To determine if an invention is patentable, it must be relatively new as defined by patent law. Inventions that have been on sale, used by the public, or described in printed publications for over a year cannot be patented. Inventors can submit a patent application for the same invention in multiple countries.

Patenting organizations that publish patent applications include the WO, WIPO (World Intellectual Property Organization), and the EP (European Patent Office). Such published applications provide detailed information on inventions before they appear in U.S. patents.

Propagation of New Technologies

The patenting system was designed to propagate new technologies by publishing lists of new inventions and their full details. As such, patent documents are important sources of information for researchers.

For an invention to be patentable, it must possess these basic criteria:

  • It must be useful.
  • It must be novel.
  • It must be non-obvious.

Filing a Patent Application

For an invention to be protected, it must be filed either with the patent authority in that country or with one that the country acknowledges. For instance, filing a patent with the United States Patent and Trademark Office offers no protection for the invention in Asian or European countries.
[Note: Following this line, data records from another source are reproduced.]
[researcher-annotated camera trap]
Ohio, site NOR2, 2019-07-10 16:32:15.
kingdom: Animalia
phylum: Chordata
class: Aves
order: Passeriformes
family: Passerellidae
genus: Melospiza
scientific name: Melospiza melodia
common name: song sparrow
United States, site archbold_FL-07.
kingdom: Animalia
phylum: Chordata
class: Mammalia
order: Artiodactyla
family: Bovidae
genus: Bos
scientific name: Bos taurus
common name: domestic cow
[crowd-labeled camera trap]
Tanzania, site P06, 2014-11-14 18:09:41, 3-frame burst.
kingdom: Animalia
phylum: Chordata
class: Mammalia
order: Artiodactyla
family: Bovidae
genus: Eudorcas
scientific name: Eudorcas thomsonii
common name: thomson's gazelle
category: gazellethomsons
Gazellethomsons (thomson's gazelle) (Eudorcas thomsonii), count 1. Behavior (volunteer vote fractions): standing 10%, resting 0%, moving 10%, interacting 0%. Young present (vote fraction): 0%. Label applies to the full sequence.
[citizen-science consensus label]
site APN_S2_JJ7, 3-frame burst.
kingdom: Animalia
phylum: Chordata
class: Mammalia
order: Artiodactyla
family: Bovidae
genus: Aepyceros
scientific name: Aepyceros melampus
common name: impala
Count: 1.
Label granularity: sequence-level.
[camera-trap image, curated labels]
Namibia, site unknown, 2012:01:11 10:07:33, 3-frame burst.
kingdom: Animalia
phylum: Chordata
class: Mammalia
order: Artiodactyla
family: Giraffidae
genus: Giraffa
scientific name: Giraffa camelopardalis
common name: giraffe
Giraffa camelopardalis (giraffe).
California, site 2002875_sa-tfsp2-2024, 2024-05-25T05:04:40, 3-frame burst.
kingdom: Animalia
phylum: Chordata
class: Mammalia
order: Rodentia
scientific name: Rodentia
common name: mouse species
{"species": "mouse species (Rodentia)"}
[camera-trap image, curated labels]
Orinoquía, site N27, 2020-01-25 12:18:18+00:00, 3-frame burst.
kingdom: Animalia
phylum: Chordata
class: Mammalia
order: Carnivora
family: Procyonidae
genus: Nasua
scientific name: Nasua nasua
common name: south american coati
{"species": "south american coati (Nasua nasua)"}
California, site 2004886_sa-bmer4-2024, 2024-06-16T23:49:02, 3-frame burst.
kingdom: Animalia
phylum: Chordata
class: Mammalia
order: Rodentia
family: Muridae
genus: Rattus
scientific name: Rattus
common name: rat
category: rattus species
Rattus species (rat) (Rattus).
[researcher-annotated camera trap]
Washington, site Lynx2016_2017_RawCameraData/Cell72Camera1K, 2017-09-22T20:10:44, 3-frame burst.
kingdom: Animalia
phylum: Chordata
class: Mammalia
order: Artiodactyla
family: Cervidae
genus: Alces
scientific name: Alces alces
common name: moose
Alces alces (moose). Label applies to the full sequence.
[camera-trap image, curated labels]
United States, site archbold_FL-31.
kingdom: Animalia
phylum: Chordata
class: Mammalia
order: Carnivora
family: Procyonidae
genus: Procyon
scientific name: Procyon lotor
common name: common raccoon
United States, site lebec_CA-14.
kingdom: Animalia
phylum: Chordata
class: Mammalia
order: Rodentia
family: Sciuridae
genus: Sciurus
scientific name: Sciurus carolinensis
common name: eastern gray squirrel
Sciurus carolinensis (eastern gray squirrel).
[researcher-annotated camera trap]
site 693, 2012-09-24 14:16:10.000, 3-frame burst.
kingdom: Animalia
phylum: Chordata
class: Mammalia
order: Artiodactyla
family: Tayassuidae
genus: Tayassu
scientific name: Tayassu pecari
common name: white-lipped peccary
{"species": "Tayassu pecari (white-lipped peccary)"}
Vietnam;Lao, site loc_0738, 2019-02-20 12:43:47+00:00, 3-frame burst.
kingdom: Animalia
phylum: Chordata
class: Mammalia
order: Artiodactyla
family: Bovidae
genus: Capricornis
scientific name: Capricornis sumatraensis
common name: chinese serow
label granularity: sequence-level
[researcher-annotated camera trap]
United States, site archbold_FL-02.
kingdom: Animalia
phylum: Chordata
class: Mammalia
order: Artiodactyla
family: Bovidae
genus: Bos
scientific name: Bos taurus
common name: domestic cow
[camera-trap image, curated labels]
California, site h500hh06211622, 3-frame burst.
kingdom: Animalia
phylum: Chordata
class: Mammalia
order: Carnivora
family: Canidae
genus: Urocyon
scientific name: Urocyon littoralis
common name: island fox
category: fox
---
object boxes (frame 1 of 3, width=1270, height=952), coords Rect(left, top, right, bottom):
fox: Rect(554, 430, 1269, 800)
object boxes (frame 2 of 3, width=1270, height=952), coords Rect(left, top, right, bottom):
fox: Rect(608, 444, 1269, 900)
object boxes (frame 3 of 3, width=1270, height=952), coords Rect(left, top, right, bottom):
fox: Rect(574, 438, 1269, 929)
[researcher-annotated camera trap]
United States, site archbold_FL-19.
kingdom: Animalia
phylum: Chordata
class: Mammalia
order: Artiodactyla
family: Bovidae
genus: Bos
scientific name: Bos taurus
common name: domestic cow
Drafting Patent Applications

Patents are legal documents that describe an invention and the idea behind the invention. Drafting a patent application requires the services of an experienced patent attorney; otherwise, you get a legal document that is imprecise or vague and therefore difficult to enforce.

Format of Patent Applications

All patent applications and patents are generally in this format:

Abstract

This contains a summary of the invention. The information to be written here should help other persons quickly understand the nature of the invention. It is important to note that this section should contain a much broader description of the invention that the claims section. The claims section is what defines the actual limits of the patent's coverage.

Background

This describes the problem as well as any solutions currently in use. Do not describe your solution or invention idea at this point since it may be considered as prior art.

Summary of the Invention

Provide a summary of your novel idea or invention and how it solves the problem stated in the last section.

Figures

Include all diagrams and drawings that illustrate the invention. A qualified patent attorney can assist in the drafting of professional patent drawings; however, hand-drawn diagrams are not unheard of in patent applications. The main point to note is that the diagram must explain the idea clearly.

Embodiment

Describe how the invention or idea can be implemented. For instance, if the idea is the use of electromagnetic in an automotive transmission, you should explain the steps required to construct such a transmission. The major objective of this section is to show the workability of the invention.

Claims

At this point, you assert the right to the specific idea or invention mentioned above. This section requires care since you must ensure that all the core ideas behind the invention are claimed else you may not get the level of protection you seek.

An experienced patent engineer and patent attorney can help you come up with a comprehensive set of claims for the patent. The claims section is very important since a law court will rule based on the information contained here (in the event of a patent infringement).

Identifying Patents

A patent's INID Codes can be found on all printed patents worldwide. It allows individuals to identify information elements in a patent. In most cases, an issued patent will be designated as “United States Plant Patent,” “United States Design Patent,” or just “United States Patent.”